Your objective: Using the records below, filter out every line that lacks "types" and copy the rest.

[Items listed in a dataset]
········

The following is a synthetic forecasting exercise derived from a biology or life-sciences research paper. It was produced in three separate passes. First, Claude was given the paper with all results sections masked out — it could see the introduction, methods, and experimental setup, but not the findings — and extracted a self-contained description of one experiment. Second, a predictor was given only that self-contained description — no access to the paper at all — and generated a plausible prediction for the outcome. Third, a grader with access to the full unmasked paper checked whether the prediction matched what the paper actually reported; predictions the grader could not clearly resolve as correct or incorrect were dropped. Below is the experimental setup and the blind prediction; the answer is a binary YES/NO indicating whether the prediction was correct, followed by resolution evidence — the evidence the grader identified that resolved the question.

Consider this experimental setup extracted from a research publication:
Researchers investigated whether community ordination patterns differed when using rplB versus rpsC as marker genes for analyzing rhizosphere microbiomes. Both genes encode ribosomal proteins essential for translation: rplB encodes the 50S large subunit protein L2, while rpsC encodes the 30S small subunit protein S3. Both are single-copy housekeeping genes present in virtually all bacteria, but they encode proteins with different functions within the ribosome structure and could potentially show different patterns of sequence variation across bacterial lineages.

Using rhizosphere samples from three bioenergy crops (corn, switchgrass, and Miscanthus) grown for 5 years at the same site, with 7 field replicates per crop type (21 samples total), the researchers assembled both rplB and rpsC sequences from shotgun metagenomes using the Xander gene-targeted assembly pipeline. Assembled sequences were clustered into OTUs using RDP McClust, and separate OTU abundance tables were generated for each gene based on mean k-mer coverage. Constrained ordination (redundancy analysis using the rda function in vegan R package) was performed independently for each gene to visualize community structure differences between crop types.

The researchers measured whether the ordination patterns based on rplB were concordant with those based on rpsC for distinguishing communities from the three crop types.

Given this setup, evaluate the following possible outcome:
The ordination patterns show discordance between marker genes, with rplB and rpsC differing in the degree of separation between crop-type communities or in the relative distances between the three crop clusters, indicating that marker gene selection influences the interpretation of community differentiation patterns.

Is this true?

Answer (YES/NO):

········

Task output:
Using rhizosphere samples from three bioenergy crops (corn, switchgrass, and Miscanthus) grown for 5 years at the same site, with 7 field replicates per crop type (21 samples total), the researchers assembled both rplB and rpsC sequences from shotgun metagenomes using the Xander gene-targeted assembly pipeline. Assembled sequences were clustered into OTUs using RDP McClust, and separate OTU abundance tables were generated for each gene based on mean k-mer coverage. Constrained ordination (redundancy analysis using the rda function in vegan R package) was performed independently for each gene to visualize community structure differences between crop types.
The researchers measured whether the ordination patterns based on rplB were concordant with those based on rpsC for distinguishing communities from the three crop types.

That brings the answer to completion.